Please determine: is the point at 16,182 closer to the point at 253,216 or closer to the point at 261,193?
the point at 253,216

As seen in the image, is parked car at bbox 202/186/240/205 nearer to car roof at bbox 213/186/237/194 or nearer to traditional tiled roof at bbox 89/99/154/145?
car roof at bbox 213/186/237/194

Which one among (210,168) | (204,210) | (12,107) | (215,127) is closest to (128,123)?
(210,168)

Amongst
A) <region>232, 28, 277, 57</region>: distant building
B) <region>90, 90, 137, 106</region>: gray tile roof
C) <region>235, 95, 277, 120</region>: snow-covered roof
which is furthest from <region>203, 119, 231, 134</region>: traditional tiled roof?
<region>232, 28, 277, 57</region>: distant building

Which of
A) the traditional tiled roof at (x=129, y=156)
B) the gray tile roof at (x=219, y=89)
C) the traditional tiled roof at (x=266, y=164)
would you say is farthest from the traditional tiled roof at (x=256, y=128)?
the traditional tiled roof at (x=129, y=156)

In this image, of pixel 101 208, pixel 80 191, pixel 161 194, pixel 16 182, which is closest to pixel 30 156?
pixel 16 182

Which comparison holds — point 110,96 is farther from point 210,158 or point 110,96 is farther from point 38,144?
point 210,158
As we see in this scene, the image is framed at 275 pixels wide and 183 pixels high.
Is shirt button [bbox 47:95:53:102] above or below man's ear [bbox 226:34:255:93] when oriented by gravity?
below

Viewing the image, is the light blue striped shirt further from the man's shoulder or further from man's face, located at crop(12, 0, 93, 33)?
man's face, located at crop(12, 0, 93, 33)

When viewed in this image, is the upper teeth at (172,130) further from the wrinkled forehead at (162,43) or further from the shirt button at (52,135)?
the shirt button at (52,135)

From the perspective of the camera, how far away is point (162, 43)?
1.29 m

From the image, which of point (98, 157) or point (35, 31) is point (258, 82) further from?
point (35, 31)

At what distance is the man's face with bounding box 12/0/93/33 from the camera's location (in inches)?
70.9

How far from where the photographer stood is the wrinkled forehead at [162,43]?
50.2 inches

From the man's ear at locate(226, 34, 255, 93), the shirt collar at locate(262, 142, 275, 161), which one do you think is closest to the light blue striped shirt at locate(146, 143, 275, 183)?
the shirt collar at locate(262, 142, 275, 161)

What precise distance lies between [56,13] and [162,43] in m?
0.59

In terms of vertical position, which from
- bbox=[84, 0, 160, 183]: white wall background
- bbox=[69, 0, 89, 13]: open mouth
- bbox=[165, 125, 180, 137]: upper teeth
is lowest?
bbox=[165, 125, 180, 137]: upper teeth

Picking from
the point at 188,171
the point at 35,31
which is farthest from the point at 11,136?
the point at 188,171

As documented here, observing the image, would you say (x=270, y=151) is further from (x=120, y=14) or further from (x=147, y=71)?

* _INSTRUÇÕES DO EXERCÍCIO_
Reescreva todas as linhas acima trocando "closest" por "nearest" e mantendo o restante sem nenhuma alteração.

* _RESPOSTA_
Please determine: is the point at 16,182 closer to the point at 253,216 or closer to the point at 261,193?
the point at 253,216

As seen in the image, is parked car at bbox 202/186/240/205 nearer to car roof at bbox 213/186/237/194 or nearer to traditional tiled roof at bbox 89/99/154/145?
car roof at bbox 213/186/237/194

Which one among (210,168) | (204,210) | (12,107) | (215,127) is nearest to (128,123)?
(210,168)

Amongst
A) <region>232, 28, 277, 57</region>: distant building
B) <region>90, 90, 137, 106</region>: gray tile roof
C) <region>235, 95, 277, 120</region>: snow-covered roof
which is furthest from <region>203, 119, 231, 134</region>: traditional tiled roof?
<region>232, 28, 277, 57</region>: distant building

Which of
A) the traditional tiled roof at (x=129, y=156)
B) the gray tile roof at (x=219, y=89)
C) the traditional tiled roof at (x=266, y=164)
would you say is farthest from the traditional tiled roof at (x=256, y=128)?
the traditional tiled roof at (x=129, y=156)

In this image, of pixel 101 208, pixel 80 191, pixel 161 194, pixel 16 182, which is nearest to pixel 30 156?
pixel 16 182

Which comparison holds — point 110,96 is farther from point 210,158 or point 110,96 is farther from point 38,144?
point 210,158
As we see in this scene, the image is framed at 275 pixels wide and 183 pixels high.
Is shirt button [bbox 47:95:53:102] above or below man's ear [bbox 226:34:255:93] when oriented by gravity?
below

Viewing the image, is the light blue striped shirt further from the man's shoulder or further from man's face, located at crop(12, 0, 93, 33)?
man's face, located at crop(12, 0, 93, 33)

When viewed in this image, is the upper teeth at (172,130) further from the wrinkled forehead at (162,43) or further from the shirt button at (52,135)?
the shirt button at (52,135)

From the perspective of the camera, how far away is point (162, 43)?
1.29 m

From the image, which of point (98, 157) or point (35, 31) is point (258, 82) further from?
point (35, 31)

At what distance is the man's face with bounding box 12/0/93/33 from the camera's location (in inches)?
70.9

How far from where the photographer stood is the wrinkled forehead at [162,43]?
50.2 inches

From the man's ear at locate(226, 34, 255, 93), the shirt collar at locate(262, 142, 275, 161), which one do you think is nearest to the light blue striped shirt at locate(146, 143, 275, 183)?
the shirt collar at locate(262, 142, 275, 161)

What precise distance lies between [56,13] and [162,43] in m?
0.59

In terms of vertical position, which from
- bbox=[84, 0, 160, 183]: white wall background
- bbox=[69, 0, 89, 13]: open mouth
- bbox=[165, 125, 180, 137]: upper teeth
is lowest?
bbox=[165, 125, 180, 137]: upper teeth

Picking from
the point at 188,171
the point at 35,31
which is farthest from the point at 11,136?
the point at 188,171

As documented here, observing the image, would you say (x=270, y=151) is further from (x=120, y=14) or further from (x=147, y=71)?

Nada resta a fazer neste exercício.